— START Supplied data —
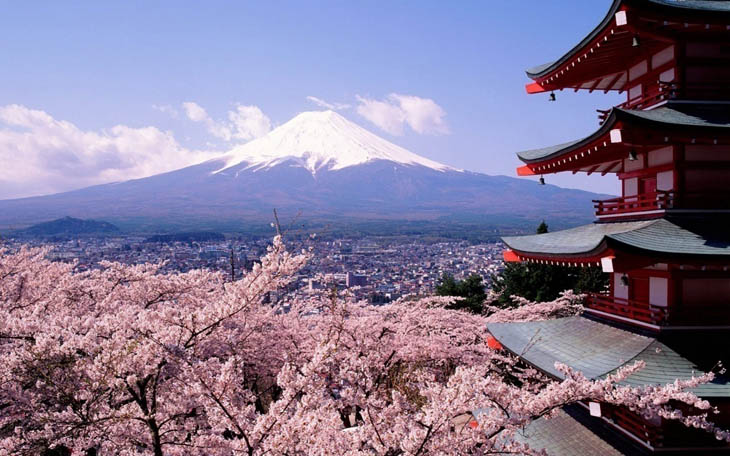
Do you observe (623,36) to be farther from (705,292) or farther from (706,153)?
(705,292)

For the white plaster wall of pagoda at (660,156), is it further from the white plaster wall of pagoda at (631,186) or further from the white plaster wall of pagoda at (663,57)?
the white plaster wall of pagoda at (663,57)

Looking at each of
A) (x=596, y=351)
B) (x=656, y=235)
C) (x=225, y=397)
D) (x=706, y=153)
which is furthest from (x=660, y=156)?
(x=225, y=397)

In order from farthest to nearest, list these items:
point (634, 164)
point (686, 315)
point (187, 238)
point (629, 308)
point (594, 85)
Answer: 1. point (187, 238)
2. point (594, 85)
3. point (634, 164)
4. point (629, 308)
5. point (686, 315)

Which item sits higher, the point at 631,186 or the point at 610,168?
the point at 610,168

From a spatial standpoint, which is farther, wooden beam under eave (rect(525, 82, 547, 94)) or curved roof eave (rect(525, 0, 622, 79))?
wooden beam under eave (rect(525, 82, 547, 94))

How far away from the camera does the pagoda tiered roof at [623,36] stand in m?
6.51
— END Supplied data —
Description of the task -
Rewrite the whole listing above, replacing "curved roof eave" with "upturned roof eave" and leaving everything else unchanged. Omit the pictures from your answer.

Full solution -
Do you observe (623,36) to be farther from (705,292) or farther from (706,153)?
(705,292)

For the white plaster wall of pagoda at (660,156), is it further from the white plaster wall of pagoda at (631,186) or further from the white plaster wall of pagoda at (663,57)?
the white plaster wall of pagoda at (663,57)

Looking at each of
A) (x=596, y=351)
B) (x=656, y=235)
C) (x=225, y=397)
D) (x=706, y=153)
which is furthest from (x=660, y=156)?
(x=225, y=397)

In order from farthest to nearest, list these items:
point (634, 164)
point (686, 315)
point (187, 238)
point (629, 308)
point (594, 85)
Answer: 1. point (187, 238)
2. point (594, 85)
3. point (634, 164)
4. point (629, 308)
5. point (686, 315)

Which item sits higher, the point at 631,186 or the point at 610,168?
the point at 610,168

From a spatial standpoint, which is farther, wooden beam under eave (rect(525, 82, 547, 94)) or upturned roof eave (rect(525, 0, 622, 79))?
wooden beam under eave (rect(525, 82, 547, 94))

How far away from the camera does the pagoda tiered roof at [623,36] stand in m?
6.51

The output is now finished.